(Dataset entries)

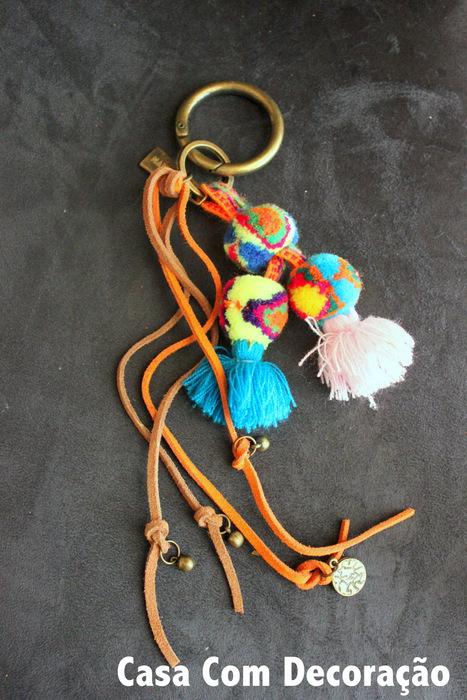 Dando novos usos- chaveiro de pompons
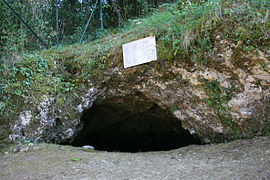 La Bouffia Bonneval, the discovery site of the Neanderthal burials of La Chapelle-aux-Saints
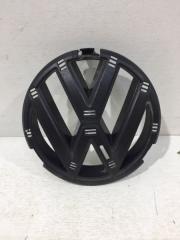 Запчасть опора эмблемы решетки радиатора передняя Volkswagen Jetta с 2010-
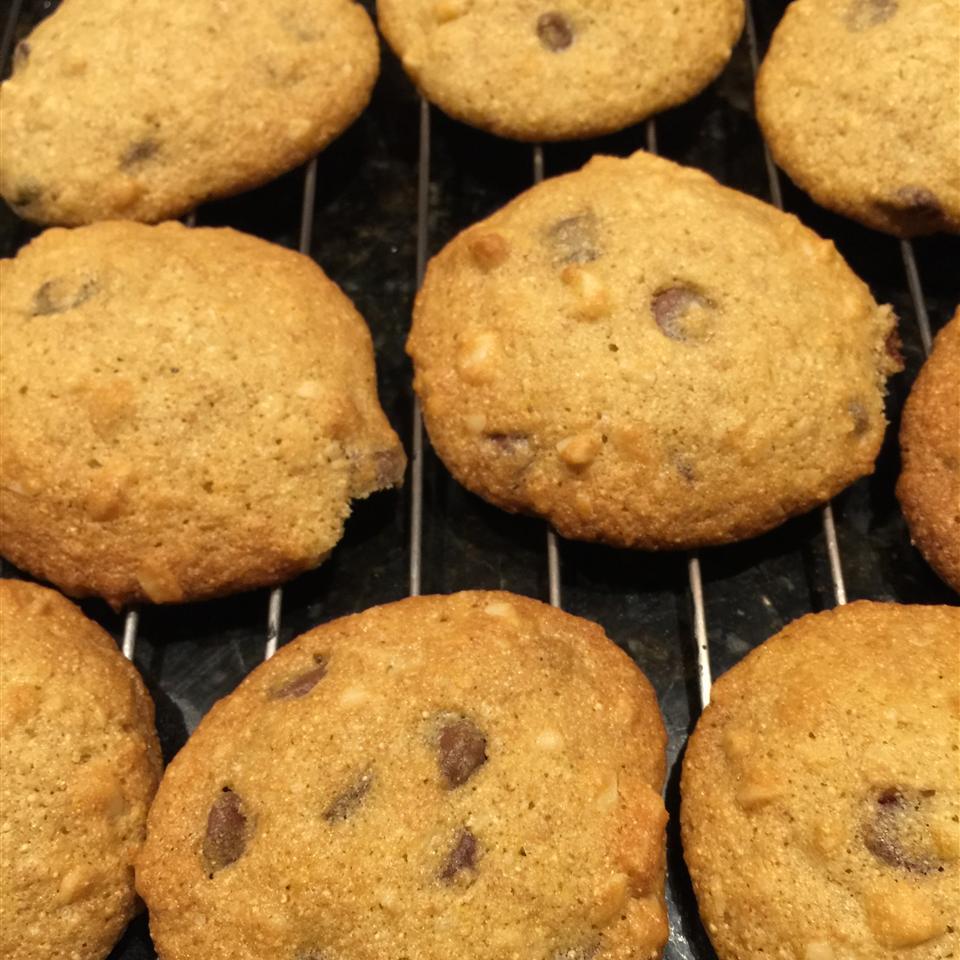Macadamia Nut Chocolate Chip Cookies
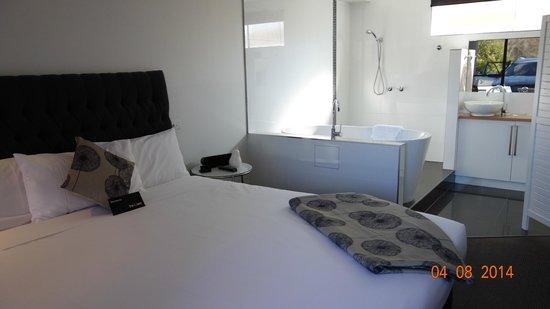 Tower Motel: Room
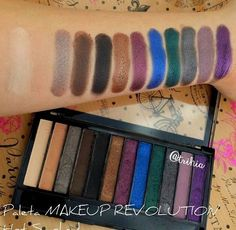 Makeup Revolution - Paleta de sombras de ojos Redemption - Hot Smoked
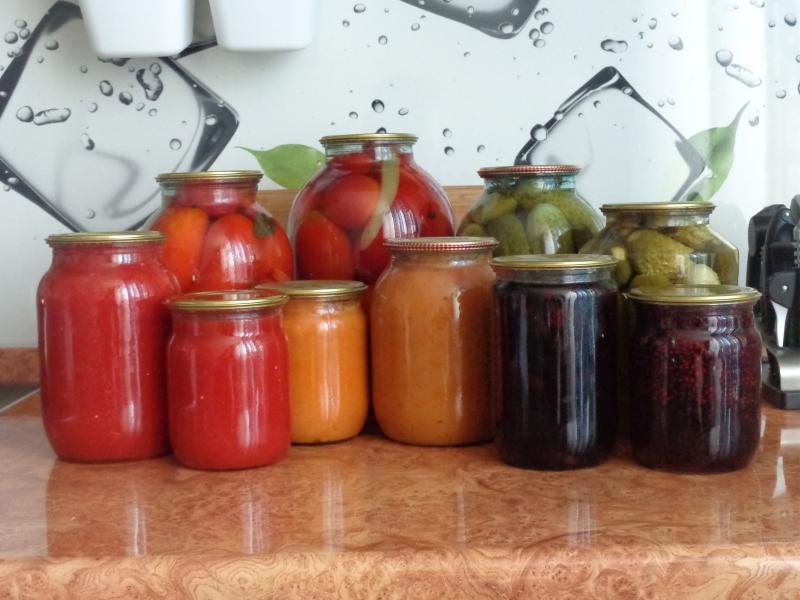 Консервация -помидоры,огурцы,кабачков.икра,варенье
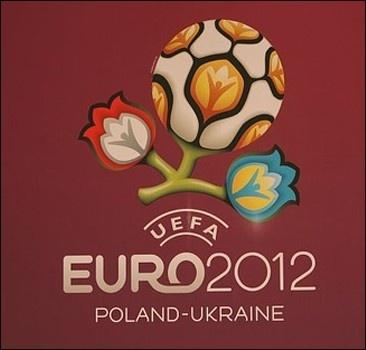 УЕФА отберет Евро-2012 не у Украины, а у Польши?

◆ What to work on
The required output is the line containing "Macadamia Nut Chocolate Chip Cookies" plus every line after it to the end of the data, copied exactly and with no pictures.

◆ Output of the task
Macadamia Nut Chocolate Chip Cookies
 Tower Motel: Room
 Makeup Revolution - Paleta de sombras de ojos Redemption - Hot Smoked
 Консервация -помидоры,огурцы,кабачков.икра,варенье
 УЕФА отберет Евро-2012 не у Украины, а у Польши?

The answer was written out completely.